PostPosted: Sun Feb 27, 2011 4:33 pm    Post subject: Re: Impossible to get an E2 Visa, should I give up? Reply with quote

Slowmotion wrote:
earthquakez wrote:

Korean society generally produces attitudes towards non Koreans that are a mix of feelings of insecurity, national inferiority complex because Korea was never a player in world history because of its own cultural bent towards isolation and hostility to outside influences, and deep resentment of and unwillingness to move on from its period as a colony of Japan.

I hope you're not a Canadian or Aussy, cuz that'd be highly ironic. If you're a Brit or American, then yeah whatever.


I'm a Brit but as somebody who has travelled to all the countries I talk about and has good Canadian and Australian friends here and there, I can tell you the Canadian and Australian govts and other authorities wouldn't give 1 second to the likes of Anti English Spectrum let alone use a racist group whose aim is slander foreign English teachers invited in to the country and paying tax to support the system to MAKE POLICY as has happened in Korea. Evil or Very Mad

From what I've seen, heard and know from firsthand experience, our countries have their own failings but debate on multiculturalism and immigration of course will occur where it is on such a large scale. Much of the debate is centred around who pays for what, how many our welfare systems can support, how we can have multiculturalism that still acknowledges the values of the original culture etc.

The US has comparitively little of this debate apart from that to do with illegal Mexican immigration because it does not even have a developed welfare system for its own people. Migrants and refugees in the US are generally supported by their own communities (the Muslim communities in the US for example are very self sufficient and do look after their own) and that has a lot to do with the lack of the kinds of debates in the UK, Europe, Australia and Canada.

Koreans struggle to accept non Koreans on year to year visas invited in because of a certain skill they have. They struggle to accept English teachers who spend a lot of money in Korea and who pay into the tax and health systems. Their government, politicians and ruling class mostly encourage xenophobia while at the same time desperately wanting to be so called 'internationalised'.So much media space has been taken up with villifying people who are much more restricted in their working lives and legal rights than in any other country I've worked in.
++++++
= Set exercise a =
Find each line in the entries below that contains the word "much", and copy every such line.

(Scene-based reasoning records)
++++++
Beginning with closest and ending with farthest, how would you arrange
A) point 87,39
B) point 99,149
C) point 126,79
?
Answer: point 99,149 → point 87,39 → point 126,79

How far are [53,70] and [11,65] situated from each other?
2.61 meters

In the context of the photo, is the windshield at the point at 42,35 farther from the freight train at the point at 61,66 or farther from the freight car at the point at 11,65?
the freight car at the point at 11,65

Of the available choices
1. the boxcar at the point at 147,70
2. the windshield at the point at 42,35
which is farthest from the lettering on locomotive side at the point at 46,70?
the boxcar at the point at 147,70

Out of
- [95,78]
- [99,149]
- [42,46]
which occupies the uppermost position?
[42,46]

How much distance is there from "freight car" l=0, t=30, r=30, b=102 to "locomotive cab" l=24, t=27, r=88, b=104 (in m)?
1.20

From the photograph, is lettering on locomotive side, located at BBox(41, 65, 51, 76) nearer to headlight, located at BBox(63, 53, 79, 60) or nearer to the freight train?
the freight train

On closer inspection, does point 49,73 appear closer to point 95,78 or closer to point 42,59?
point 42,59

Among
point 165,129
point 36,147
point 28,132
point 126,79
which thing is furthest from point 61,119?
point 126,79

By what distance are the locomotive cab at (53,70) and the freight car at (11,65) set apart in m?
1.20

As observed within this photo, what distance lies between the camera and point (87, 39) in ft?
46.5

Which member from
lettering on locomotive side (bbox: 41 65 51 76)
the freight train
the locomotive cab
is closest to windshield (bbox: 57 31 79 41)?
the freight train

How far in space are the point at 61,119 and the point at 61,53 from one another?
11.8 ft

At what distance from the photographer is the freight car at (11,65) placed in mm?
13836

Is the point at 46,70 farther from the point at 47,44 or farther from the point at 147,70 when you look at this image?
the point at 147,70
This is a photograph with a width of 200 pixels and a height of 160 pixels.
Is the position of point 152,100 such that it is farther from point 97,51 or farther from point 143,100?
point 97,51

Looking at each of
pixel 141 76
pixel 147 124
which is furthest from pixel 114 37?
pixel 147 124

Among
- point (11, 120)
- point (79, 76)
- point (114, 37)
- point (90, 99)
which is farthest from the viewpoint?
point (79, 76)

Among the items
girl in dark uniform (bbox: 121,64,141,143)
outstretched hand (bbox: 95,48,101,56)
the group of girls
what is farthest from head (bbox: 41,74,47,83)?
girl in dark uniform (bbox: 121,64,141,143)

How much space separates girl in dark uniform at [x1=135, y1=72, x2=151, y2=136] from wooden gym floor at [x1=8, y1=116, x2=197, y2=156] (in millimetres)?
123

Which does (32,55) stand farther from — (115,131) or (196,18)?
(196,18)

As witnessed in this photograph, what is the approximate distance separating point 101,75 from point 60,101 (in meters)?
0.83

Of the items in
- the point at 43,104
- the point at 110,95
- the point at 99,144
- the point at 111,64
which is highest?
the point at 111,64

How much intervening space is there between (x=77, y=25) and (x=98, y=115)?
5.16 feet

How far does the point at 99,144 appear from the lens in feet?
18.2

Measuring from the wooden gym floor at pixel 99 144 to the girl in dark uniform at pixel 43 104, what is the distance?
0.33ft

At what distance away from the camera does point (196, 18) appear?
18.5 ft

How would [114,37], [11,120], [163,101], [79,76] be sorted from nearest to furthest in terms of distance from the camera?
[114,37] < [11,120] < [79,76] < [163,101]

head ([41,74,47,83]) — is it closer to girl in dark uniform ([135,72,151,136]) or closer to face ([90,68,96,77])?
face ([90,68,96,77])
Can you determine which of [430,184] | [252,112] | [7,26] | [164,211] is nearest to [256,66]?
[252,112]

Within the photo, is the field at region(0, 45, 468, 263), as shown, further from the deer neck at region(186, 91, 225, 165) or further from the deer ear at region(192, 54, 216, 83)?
++++++
= Set exercise b =
Reproduce the passage of the forum post above that starts with the words containing "Koreans struggle to" and ends with "I've worked in.".

= Response a =
How much distance is there from "freight car" l=0, t=30, r=30, b=102 to "locomotive cab" l=24, t=27, r=88, b=104 (in m)?
How much space separates girl in dark uniform at [x1=135, y1=72, x2=151, y2=136] from wooden gym floor at [x1=8, y1=116, x2=197, y2=156] (in millimetres)?
How much intervening space is there between (x=77, y=25) and (x=98, y=115)?

= Response b =
Koreans struggle to accept non Koreans on year to year visas invited in because of a certain skill they have. They struggle to accept English teachers who spend a lot of money in Korea and who pay into the tax and health systems. Their government, politicians and ruling class mostly encourage xenophobia while at the same time desperately wanting to be so called 'internationalised'.So much media space has been taken up with villifying people who are much more restricted in their working lives and legal rights than in any other country I've worked in.